On page 30, first paragraph, replace the paragraph that starts with "Finally, defendant claims . . ." with the following two paragraphs:
Finally, defendant claims that counsel was ineffective for failing to object to the use of the juvenile strike adjudication to double defendants sentence under section 1170.12, subdivision (a)(1). The use of juvenile priors in adult sentencings is very much in controversy at the present. Defendant recognizes that California courts have uniformly allowed use of juvenile adjucations to increase sentences (see, e.g., People v. Garcia (1999) 21 Cal.4th 1; this courts holdings in People v. Superior Court (Andrades) (2003) 113 Cal.App.4th 817, 830-834 and People v. Lee (2003) 111 Cal.App.4th 1310, 1312-1316; People v. Bowden (2002) 102 Cal.App.4th 387, 393-394; People v. Smith (2003) 110 Cal.App.4th 1072, 1077-1078). Defendant bases his claim on federal case law which has held that a prior juvenile adjudication cannot be used to increase a federal sentence because the issue was not presented to a jury. (See United States v. Tighe (9th Cir. 2001) 266 F.3d 1187, 1194; but see Boyd v. Newland (9th Cir. 2004) 393 F.3d 1008, 1016-1017 (Boyd) [Tighe opinion is persuasive authority but does not represent clearly established federal law " `as determined by the Supreme Court of the United States "; California courts use of juvenile adjudication as sentencing enhancement not contrary to or unreasonable application of Supreme Court precedent; habeas relief denied; upheld in Boyd v. Newland (9th Cir. 2006) 467 F.3d 1139, 1143 (Boyd III)]; United States v. Kortgaard (9th Cir. 2005) 425 F.3d 602, 609-610 [confirming Tighe].)

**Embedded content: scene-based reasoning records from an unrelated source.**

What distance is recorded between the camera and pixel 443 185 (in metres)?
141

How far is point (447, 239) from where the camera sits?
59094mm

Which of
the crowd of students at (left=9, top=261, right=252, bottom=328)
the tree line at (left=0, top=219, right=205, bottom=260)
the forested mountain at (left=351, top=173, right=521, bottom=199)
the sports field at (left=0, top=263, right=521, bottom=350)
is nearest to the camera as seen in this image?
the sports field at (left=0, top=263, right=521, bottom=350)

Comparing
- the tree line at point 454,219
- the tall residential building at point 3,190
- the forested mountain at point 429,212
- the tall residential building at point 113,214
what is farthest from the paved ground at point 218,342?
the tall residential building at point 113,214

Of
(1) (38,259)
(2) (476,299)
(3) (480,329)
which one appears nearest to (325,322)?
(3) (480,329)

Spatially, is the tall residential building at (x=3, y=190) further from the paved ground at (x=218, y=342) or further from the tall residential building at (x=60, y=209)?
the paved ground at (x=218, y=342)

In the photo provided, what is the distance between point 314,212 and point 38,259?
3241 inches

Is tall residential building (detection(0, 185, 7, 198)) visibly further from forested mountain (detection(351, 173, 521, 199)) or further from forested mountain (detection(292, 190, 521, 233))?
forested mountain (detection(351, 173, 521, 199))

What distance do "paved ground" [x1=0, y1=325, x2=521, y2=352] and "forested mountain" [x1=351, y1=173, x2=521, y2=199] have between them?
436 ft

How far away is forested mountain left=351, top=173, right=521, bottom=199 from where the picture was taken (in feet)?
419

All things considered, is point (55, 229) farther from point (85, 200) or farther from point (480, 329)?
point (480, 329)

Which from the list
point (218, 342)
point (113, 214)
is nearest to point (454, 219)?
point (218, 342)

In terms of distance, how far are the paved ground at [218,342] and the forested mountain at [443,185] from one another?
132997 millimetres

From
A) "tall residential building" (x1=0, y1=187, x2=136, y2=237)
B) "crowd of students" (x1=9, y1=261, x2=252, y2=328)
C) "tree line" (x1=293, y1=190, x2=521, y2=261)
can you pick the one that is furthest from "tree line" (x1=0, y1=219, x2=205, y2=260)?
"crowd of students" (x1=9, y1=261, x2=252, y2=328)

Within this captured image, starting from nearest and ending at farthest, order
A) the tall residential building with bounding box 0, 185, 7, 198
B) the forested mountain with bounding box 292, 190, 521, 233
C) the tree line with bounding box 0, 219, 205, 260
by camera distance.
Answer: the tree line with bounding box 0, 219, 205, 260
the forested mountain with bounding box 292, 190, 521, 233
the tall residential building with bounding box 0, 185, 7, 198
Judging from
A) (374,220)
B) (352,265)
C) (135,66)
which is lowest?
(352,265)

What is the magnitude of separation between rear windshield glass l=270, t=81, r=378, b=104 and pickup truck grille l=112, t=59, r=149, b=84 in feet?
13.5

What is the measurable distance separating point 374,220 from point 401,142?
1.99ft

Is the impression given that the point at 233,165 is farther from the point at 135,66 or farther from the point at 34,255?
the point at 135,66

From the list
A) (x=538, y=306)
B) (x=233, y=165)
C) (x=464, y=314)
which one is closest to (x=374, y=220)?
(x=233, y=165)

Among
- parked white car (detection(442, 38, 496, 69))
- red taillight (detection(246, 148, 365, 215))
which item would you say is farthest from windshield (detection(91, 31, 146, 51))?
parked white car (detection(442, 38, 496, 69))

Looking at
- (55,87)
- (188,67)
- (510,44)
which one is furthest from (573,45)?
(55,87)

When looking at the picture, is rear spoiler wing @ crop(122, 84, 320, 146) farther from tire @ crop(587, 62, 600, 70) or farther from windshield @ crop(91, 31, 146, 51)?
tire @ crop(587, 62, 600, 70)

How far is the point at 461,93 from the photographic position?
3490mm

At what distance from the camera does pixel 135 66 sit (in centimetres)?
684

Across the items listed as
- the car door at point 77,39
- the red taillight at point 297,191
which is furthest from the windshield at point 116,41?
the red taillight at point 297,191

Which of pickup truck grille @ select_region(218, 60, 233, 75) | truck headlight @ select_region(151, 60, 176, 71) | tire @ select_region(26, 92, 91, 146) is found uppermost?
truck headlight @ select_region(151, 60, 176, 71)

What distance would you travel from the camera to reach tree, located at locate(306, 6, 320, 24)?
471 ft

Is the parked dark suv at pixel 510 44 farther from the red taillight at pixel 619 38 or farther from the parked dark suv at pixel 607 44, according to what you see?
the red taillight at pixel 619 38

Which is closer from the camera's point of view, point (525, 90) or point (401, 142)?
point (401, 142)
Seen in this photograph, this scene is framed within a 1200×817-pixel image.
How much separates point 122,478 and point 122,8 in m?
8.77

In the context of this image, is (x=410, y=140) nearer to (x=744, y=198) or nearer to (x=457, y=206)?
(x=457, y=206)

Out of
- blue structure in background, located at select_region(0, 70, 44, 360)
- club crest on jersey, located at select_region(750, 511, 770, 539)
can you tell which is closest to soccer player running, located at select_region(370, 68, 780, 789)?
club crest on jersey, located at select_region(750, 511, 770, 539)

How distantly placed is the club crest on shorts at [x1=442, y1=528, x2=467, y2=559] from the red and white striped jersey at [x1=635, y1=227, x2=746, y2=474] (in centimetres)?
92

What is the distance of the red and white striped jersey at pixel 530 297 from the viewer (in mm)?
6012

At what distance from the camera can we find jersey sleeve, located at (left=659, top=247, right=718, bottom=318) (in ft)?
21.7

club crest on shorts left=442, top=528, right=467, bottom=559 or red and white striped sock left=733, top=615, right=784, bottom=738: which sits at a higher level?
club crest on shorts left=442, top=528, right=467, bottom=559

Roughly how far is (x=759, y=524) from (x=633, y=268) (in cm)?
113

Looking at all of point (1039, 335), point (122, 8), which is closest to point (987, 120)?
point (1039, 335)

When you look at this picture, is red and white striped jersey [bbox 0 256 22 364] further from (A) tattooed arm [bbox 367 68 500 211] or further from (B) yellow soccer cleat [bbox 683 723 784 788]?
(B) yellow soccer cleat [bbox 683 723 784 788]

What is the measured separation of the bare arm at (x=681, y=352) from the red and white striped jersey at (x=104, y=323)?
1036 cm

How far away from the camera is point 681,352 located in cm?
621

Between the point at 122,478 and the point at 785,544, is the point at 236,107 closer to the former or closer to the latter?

At the time of trial, counsels decision not to challenge the juvenile adjudication was not unreasonable. California courts disagreed with Tighe as do some federal circuits. (Boyd, supra, 393 F.3d at p. 1017, accord Boyd III, supra, 467 F.3d at p. 1143.) Given the unsettled state of the law and the absence of controlling United States Supreme Court precedent, counsel was justified in concluding there was no reasonable likelihood of success. (See People v. Lilienthal (1978) 22 Cal.3d 891, 896.) Counsels performance was adequate.
On page 30, third paragraph, at the first sentence replace the cite "Cunningham, supra, . . ." with the following cite:
Cunningham v. California (2007) 549 U.S. __, __ [127 S.Ct. 846, 871] (Cunningham).
There is no change in judgment. The petition for rehearing is denied.
Premo, J.
Rushing, P.J.
Elia, J. --------------- Notes: Defendant correctly pointed out in his petition for rehearing that Burnett did not state she saw pictures being taken; she said many gang members possessed means of taking pictures and she asked if they were taking her picture. This misstatement did not prejudice defendant. (People v. Watson (1956) 46 Cal.2d 818, 836.)